— begin QUOTED TEXT —
Growing up, church camp was a place that held an interesting convergence of water balloon fights, unusually early wakeup calls, fervor for Jesus and awkward adolescent romantic tension. I remember being in 6th grade at the camp I grew up going to. Besides wooing several ladies with my mad junior high game, I specifically remember an altar call for those who felt called into full-time missions.
In the denomination I grew up in, the call to leave behind the conveniences of American culture and go to the nations was the noblest of choices you could make in life. We had posters on the walls of our youth rooms of these heroes of the faith who had given their lives to work with the poor, preach the gospel, even die on behalf of their faith.
When I stood up for that call, I began to shake violently and weep. Now I know what you are thinking, it wasn’t really that dramatic, but let me assure you I cannot exaggerate what was happening in me at that moment. I walked to the front of the room completely broken, completely yielded, with a pure trust that God would use me to touch peoples’ lives.
In those days, one of the primary concerns I had was saving people from the eternal fires of hell. Although I would say that there was a pure desire to bring glory to God above all else, I was encouraged to weep over the inevitable end of the wicked, to realize that their only hope of escaping a horrible torment was Jesus in me, my life in His hands, His words in my mouth. I remember moments in prayer for the lost that I would wet the floor with my tears.
While I lived a relatively normal teenage life, deep in my heart I had one desire: to see people know God. My passion to see people escape the punishment of eternal torture was genuine. As I write this story of my own rethinking of the subject of hell, know this: the same fire still burns in me. I am still humbled and broken on account of God’s desire to be known in His people.
— end QUOTED TEXT —
— begin DATA LINES —
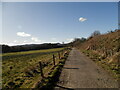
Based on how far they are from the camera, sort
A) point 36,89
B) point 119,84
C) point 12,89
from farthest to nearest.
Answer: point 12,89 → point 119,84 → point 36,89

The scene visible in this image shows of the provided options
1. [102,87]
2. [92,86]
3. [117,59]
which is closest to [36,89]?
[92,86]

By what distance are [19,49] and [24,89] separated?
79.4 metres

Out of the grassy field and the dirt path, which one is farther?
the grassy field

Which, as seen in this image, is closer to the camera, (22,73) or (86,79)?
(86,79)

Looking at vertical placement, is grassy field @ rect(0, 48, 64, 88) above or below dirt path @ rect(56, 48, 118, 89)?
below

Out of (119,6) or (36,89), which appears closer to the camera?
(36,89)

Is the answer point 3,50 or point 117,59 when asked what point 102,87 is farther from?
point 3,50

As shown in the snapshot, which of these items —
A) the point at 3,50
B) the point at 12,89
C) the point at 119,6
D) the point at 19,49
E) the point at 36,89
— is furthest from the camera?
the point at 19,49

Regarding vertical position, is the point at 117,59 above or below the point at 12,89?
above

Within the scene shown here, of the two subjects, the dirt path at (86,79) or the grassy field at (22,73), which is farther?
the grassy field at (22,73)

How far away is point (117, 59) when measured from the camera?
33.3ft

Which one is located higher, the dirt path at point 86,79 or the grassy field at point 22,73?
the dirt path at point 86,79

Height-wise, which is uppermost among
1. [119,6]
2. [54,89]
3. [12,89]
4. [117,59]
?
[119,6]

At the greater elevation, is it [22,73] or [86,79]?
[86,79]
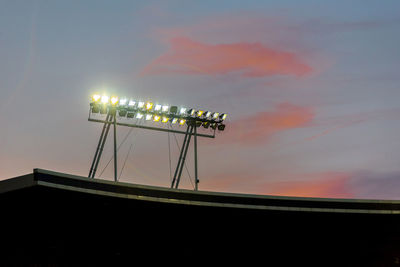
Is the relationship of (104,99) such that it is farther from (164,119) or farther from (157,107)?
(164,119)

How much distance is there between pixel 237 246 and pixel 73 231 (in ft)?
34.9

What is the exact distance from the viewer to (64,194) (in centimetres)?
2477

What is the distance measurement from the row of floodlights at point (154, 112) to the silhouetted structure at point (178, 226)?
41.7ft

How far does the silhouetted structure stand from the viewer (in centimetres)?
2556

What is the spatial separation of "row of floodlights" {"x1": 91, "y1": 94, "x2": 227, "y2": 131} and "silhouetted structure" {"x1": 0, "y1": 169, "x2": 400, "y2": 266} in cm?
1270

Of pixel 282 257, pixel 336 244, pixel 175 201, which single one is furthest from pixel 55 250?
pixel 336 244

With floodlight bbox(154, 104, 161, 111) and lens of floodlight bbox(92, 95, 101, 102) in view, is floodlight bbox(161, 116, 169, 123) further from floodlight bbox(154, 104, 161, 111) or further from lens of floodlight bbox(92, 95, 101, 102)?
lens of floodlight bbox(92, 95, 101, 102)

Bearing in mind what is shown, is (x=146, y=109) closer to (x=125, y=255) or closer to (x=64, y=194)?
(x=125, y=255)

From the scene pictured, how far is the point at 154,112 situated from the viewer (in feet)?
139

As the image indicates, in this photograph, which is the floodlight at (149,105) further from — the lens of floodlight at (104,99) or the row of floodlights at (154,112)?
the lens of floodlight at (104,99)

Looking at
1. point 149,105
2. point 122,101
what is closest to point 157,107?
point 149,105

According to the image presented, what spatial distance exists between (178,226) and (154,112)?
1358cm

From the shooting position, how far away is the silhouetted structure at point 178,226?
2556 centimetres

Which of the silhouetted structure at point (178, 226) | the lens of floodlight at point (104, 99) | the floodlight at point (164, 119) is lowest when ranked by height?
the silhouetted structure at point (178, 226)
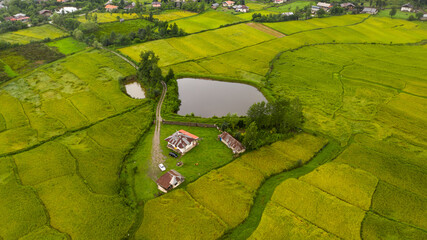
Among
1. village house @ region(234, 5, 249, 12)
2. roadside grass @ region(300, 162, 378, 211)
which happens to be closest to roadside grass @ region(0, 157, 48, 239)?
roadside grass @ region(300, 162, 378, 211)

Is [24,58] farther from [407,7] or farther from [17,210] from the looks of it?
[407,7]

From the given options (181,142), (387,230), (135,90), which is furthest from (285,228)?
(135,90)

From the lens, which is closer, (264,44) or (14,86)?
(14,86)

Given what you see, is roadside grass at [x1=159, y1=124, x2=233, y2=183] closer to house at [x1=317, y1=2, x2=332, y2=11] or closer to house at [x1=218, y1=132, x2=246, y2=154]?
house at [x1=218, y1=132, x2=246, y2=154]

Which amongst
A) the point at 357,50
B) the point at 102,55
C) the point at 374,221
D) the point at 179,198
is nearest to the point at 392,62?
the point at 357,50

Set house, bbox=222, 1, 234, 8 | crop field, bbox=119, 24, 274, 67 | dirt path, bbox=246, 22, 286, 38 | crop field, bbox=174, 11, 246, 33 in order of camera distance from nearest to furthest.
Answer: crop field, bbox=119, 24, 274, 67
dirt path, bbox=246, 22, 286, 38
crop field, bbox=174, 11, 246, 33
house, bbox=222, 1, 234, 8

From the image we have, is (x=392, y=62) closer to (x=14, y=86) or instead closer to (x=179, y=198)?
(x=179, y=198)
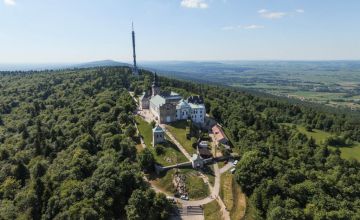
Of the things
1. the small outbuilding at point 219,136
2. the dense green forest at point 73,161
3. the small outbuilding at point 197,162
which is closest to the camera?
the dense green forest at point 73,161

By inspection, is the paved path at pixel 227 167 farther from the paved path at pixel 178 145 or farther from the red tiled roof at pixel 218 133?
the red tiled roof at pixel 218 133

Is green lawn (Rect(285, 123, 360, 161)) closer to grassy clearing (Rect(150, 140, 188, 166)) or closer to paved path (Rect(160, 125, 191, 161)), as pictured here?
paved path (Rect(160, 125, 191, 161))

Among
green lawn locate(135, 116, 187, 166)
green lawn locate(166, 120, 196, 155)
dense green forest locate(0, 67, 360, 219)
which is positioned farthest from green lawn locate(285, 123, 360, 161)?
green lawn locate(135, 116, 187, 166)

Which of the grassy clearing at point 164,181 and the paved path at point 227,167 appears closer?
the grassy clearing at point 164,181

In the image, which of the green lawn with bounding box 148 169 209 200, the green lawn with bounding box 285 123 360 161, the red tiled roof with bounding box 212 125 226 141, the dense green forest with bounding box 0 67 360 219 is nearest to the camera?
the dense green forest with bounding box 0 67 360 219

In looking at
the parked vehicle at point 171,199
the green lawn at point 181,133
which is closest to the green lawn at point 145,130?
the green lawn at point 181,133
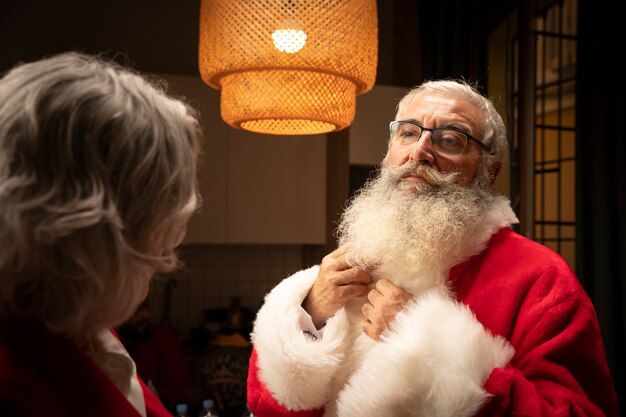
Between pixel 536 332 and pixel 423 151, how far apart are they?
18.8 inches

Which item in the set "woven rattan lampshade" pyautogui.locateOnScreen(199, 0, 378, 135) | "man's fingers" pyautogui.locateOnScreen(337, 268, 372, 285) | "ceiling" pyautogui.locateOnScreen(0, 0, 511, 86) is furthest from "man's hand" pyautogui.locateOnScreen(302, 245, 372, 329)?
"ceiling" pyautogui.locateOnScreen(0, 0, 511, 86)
— end DATA LINES —
— begin DATA LINES —
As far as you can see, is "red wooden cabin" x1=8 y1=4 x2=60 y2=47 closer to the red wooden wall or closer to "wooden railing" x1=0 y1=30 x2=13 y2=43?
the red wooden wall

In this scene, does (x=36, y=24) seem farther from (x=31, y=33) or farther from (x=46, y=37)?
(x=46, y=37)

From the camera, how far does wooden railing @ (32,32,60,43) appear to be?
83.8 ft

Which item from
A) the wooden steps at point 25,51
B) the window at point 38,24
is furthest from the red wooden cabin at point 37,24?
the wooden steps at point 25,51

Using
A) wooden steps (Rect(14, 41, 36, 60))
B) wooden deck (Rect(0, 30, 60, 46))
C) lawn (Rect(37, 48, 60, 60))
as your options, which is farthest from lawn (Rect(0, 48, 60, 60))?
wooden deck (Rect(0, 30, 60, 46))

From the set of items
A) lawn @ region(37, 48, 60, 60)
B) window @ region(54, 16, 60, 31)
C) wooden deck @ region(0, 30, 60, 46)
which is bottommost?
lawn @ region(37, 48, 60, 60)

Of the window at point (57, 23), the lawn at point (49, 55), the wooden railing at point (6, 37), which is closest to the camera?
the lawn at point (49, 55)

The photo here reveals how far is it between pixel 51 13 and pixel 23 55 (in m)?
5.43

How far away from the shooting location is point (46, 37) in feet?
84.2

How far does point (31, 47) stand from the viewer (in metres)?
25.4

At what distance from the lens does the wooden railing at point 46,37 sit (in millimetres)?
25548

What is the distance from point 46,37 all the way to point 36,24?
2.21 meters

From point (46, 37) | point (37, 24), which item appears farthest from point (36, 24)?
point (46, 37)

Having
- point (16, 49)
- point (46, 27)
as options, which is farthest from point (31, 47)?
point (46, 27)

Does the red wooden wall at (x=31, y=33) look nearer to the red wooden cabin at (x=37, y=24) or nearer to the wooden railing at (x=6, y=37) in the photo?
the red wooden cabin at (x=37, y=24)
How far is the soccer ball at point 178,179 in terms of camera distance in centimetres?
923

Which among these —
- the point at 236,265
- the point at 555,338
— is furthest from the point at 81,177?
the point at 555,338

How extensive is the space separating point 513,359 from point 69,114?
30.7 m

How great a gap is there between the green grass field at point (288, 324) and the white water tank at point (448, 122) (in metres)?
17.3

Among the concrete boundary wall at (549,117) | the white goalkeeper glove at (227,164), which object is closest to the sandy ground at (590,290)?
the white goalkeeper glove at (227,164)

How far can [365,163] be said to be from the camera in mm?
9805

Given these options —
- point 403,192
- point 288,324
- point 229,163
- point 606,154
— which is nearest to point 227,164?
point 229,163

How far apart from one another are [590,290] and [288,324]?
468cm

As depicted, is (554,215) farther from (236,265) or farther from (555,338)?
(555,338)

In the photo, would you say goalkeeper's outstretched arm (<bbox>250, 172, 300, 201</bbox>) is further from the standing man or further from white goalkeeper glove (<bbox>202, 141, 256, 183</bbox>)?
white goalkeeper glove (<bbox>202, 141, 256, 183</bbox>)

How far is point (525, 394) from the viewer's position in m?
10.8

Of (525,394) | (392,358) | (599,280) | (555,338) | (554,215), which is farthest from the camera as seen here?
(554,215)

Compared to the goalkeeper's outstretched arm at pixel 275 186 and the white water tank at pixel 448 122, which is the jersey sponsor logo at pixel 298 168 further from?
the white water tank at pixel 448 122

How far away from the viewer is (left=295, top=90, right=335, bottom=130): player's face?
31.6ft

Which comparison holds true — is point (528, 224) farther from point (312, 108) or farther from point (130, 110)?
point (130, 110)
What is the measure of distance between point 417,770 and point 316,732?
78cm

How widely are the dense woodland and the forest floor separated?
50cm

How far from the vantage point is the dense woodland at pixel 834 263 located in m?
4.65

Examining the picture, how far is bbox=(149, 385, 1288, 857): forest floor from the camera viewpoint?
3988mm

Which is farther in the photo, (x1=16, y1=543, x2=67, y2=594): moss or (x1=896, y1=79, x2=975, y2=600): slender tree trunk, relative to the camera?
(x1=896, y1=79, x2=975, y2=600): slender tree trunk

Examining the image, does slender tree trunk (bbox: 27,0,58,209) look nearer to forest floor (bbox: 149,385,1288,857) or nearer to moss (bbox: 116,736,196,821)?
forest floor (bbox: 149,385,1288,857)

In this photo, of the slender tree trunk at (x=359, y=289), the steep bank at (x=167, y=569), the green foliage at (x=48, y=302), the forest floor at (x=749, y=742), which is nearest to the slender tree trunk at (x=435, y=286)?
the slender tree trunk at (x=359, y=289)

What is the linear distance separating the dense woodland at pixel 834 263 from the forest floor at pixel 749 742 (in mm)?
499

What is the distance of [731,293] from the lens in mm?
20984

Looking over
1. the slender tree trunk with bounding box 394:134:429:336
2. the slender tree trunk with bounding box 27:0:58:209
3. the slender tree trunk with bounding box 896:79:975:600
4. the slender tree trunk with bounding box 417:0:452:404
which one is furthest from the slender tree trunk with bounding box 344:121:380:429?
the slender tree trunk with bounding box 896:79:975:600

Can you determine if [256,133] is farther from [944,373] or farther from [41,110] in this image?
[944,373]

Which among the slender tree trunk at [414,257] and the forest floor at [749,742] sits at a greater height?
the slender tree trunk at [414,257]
— end DATA LINES —
TO BE DONE:
A – From the church camp passage, extract the words between "While I lived" and "in His people.", inclusive.
B – According to the church camp passage, what was on the walls of the youth rooms in the writer's denomination?
These records come from a separate source.

CORRECT ANSWERS:
A –
While I lived a relatively normal teenage life, deep in my heart I had one desire: to see people know God. My passion to see people escape the punishment of eternal torture was genuine. As I write this story of my own rethinking of the subject of hell, know this: the same fire still burns in me. I am still humbled and broken on account of God’s desire to be known in His people.

B – Posters of heroes of the faith who had given their lives to work with the poor, preach the gospel, or even die on behalf of their faith.